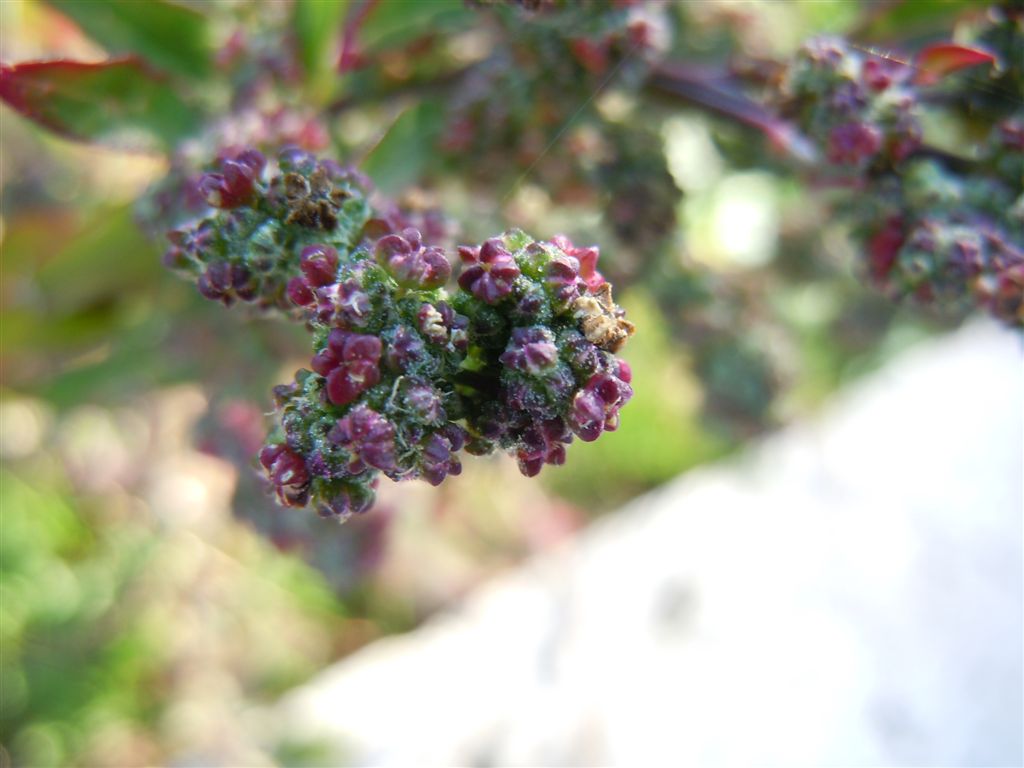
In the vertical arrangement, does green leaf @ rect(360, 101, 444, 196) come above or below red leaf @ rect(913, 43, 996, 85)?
below

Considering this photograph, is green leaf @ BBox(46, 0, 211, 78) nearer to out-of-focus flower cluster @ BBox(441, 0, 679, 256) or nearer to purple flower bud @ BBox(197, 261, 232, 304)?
out-of-focus flower cluster @ BBox(441, 0, 679, 256)

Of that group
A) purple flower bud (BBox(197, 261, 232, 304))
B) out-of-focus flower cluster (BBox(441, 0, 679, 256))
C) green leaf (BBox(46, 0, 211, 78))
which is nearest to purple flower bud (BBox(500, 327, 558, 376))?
purple flower bud (BBox(197, 261, 232, 304))

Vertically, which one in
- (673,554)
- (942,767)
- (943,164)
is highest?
(943,164)

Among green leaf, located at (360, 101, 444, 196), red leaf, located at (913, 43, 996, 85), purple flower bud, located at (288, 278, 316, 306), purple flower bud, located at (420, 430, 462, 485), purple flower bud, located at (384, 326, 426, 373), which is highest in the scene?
red leaf, located at (913, 43, 996, 85)

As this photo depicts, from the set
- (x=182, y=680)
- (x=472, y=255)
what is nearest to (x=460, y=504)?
(x=182, y=680)

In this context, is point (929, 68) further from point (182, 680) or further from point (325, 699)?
point (182, 680)

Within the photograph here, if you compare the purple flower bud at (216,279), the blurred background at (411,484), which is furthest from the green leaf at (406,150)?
the purple flower bud at (216,279)
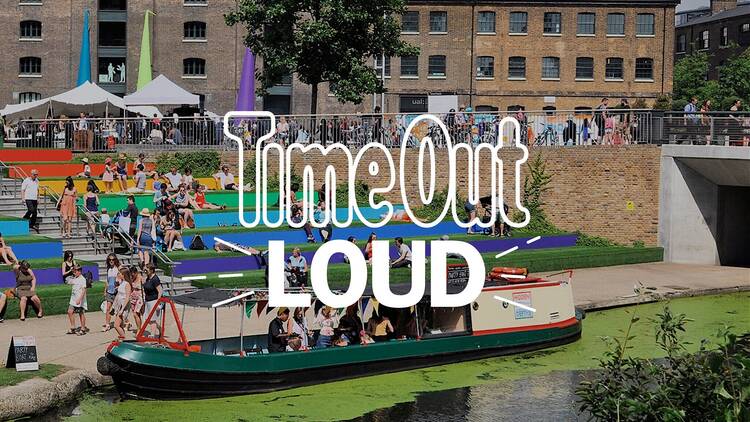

----------------------------------------

> [TASK TO COMPLETE] Rewrite the listing from the line containing "As this photo depicts, from the set" through the end of the listing, changing "further" to "farther" and keeping everything else the same. Omit the pictures.

> [ANSWER IN FULL]
As this photo depicts, from the set
- (x=182, y=680)
- (x=472, y=255)
what is nearest to (x=460, y=504)?
(x=182, y=680)

In this context, is point (929, 68) farther from point (182, 680) or farther from point (325, 699)?
point (182, 680)

Within the photograph here, if you compare the purple flower bud at (216,279), the blurred background at (411,484), which is furthest from the green leaf at (406,150)?
the purple flower bud at (216,279)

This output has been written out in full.